The KNI interfaces can be deleted by a DPDK application with
``rte_kni_release()``.  All KNI interfaces not explicitly deleted will be
deleted when the ``/dev/kni`` device is closed, either explicitly with
``rte_kni_close()`` or when the DPDK application is closed.

DPDK mbuf Flow
--------------

To minimize the amount of DPDK code running in kernel space, the mbuf mempool is managed in userspace only.
The kernel module will be aware of mbufs,
but all mbuf allocation and free operations will be handled by the DPDK application only.

:numref:`figure_pkt_flow_kni` shows a typical scenario with packets sent in both directions.

.. _figure_pkt_flow_kni:

.. figure:: img/pkt_flow_kni.*

   Packet Flow via mbufs in the DPDK KNI


Use Case: Ingress
-----------------

On the DPDK RX side, the mbuf is allocated by the PMD in the RX thread context.
This thread will enqueue the mbuf in the rx_q FIFO,
and the next pointers in mbuf-chain will convert to physical address.
The KNI thread will poll all KNI active devices for the rx_q.
If an mbuf is dequeued, it will be converted to a sk_buff and sent to the net stack via netif_rx().
The dequeued mbuf must be freed, so the same pointer is sent back in the free_q FIFO,
and next pointers must convert back to virtual address if exists before put in the free_q FIFO.

The RX thread, in the same main loop, polls this FIFO and frees the mbuf after dequeuing it.
The address conversion of the next pointer is to prevent the chained mbuf
in different hugepage segments from causing kernel crash.

Use Case: Egress
----------------

For packet egress the DPDK application must first enqueue several mbufs to create an mbuf cache on the kernel side.

The packet is received from the Linux net stack, by calling the kni_net_tx() callback.
The mbuf is dequeued (without waiting due the cache) and filled with data from sk_buff.
The sk_buff is then freed and the mbuf sent in the tx_q FIFO.

The DPDK TX thread dequeues the mbuf and sends it to the PMD via ``rte_eth_tx_burst()``.
It then puts the mbuf back in the cache.

IOVA = VA: Support
------------------

KNI operates in IOVA_VA scheme when

- LINUX_VERSION_CODE >= KERNEL_VERSION(4, 10, 0) and
- EAL option `iova-mode=va` is passed or bus IOVA scheme in the DPDK is selected
  as RTE_IOVA_VA.

Due to IOVA to KVA address translations, based on the KNI use case there
can be a performance impact.

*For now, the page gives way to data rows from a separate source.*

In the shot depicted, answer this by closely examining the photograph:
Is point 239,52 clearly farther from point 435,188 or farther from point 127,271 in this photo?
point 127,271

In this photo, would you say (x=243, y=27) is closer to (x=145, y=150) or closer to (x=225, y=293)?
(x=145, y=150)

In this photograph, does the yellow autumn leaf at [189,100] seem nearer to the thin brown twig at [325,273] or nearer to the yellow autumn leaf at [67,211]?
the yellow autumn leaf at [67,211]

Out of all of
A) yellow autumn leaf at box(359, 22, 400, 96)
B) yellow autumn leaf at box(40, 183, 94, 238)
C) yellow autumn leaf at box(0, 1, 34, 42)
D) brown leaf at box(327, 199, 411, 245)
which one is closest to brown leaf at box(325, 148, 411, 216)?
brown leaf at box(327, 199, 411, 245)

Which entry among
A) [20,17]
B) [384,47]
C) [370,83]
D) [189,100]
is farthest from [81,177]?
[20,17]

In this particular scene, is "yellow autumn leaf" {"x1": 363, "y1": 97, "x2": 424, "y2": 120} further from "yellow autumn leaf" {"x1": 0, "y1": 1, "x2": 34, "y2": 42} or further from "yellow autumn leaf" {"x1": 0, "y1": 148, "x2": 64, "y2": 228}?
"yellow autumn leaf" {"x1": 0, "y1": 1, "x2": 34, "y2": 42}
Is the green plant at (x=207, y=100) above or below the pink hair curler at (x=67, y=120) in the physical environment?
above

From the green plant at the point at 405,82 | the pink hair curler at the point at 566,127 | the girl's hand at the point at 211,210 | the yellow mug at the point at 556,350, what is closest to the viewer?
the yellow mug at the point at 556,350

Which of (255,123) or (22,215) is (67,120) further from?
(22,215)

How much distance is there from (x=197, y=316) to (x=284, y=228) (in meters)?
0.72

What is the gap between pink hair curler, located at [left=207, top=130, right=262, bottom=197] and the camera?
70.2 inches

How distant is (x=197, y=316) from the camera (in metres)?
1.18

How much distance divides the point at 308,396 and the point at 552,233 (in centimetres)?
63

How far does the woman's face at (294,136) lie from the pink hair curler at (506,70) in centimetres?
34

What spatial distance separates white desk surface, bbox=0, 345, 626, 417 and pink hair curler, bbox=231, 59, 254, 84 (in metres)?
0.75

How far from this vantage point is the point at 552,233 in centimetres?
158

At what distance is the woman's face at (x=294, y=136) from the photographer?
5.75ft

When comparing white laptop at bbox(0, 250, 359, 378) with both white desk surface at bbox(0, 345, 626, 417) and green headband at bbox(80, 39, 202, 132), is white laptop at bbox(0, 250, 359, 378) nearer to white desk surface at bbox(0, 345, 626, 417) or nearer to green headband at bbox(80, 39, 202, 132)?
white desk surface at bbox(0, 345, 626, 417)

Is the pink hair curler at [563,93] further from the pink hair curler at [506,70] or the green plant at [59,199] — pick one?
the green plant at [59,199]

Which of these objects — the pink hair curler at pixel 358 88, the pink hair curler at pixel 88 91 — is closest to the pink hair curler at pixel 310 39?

For mitigation, forcing IOVA to PA via EAL
"--iova-mode=pa" option can be used, IOVA_DC bus iommu scheme can also
result in IOVA as PA.

Ethtool
-------

Ethtool is a Linux-specific tool with corresponding support in the kernel.
The current version of kni provides minimal ethtool functionality
including querying version and link state. It does not support link
control, statistics, or dumping device registers.